## Source text
The following plots (1-3) show the different end results you obtain by using different initalization processes. Plot 4 holds what the answer should be, however it is clear that K-means is heavily reliant on the initalization of the centroid

Hierarchical Clustering We will be looking at the next clustering technique, which is Agglomerative Hierarchical Clustering. Remember that agglomerative is the bottom up approach. In this lab, we will be looking at Agglomerative clustering, which is more popular than Divisive clustering. We will also be using Complete Linkage as the Linkage Criteria. NOTE: You can also try using Average Linkage wherever Complete Linkage would be used to see the difference!

Import Libraries:

numpy as np
ndimage from scipy
hierarchy from scipy.cluster
pyplot as plt from matplotlib
manifold from sklearn
datasets from sklearn
AgglomerativeClustering from sklearn
make_blobs from sklearn.datasets.samples_generator

Also run %matplotlib inline that that wasn't run already.

#import libraries
import numpy as np 
from scipy import ndimage 
from scipy.cluster import hierarchy 
from scipy.spatial import distance_matrix 
from matplotlib import pyplot as plt 
from sklearn import manifold, datasets 
from sklearn.cluster import AgglomerativeClustering 
from sklearn.datasets.samples_generator import make_blobs 
%matplotlib inline

Generating Random Data We will be generating another set of data using the make_blobs class once again. This time you will input your own values! Input these parameters into make_blobs:

n_samples: The total number of points equally divided among clusters.

## Task list
A) Which linkage criterion does the clustering tutorial say the lab will use?
B) Translate this sentence from the clustering tutorial into Spanish: "Remember that agglomerative is the bottom up approach."
C) Do these statements agree with the clustering tutorial? Answer yes or no for each and quote the words from the tutorial that decide it.
(i) Agglomerative clustering is described as more popular than Divisive clustering.
(ii) The results of K-means do not depend on how the centroids are initialized.
(iii) The n_samples parameter of make_blobs sets the number of clusters.

## Provided data
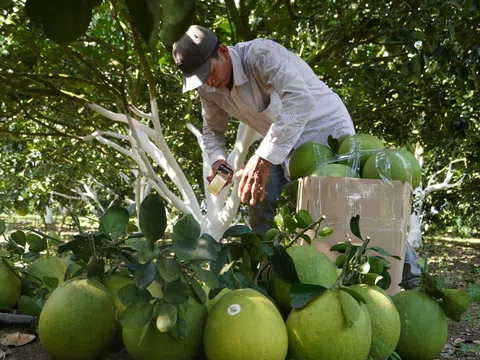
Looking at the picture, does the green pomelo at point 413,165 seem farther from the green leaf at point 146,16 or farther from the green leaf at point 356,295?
the green leaf at point 146,16

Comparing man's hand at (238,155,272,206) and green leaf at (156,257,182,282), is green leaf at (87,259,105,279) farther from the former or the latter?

## Answers to the problems
A) Complete Linkage

B) Recuerde que el aglomerativo es el enfoque de abajo hacia arriba.

C)
(i) Yes: "Agglomerative clustering, which is more popular than Divisive clustering"
(ii) No: "K-means is heavily reliant on the initalization of the centroid"
(iii) No: "The total number of points equally divided among clusters."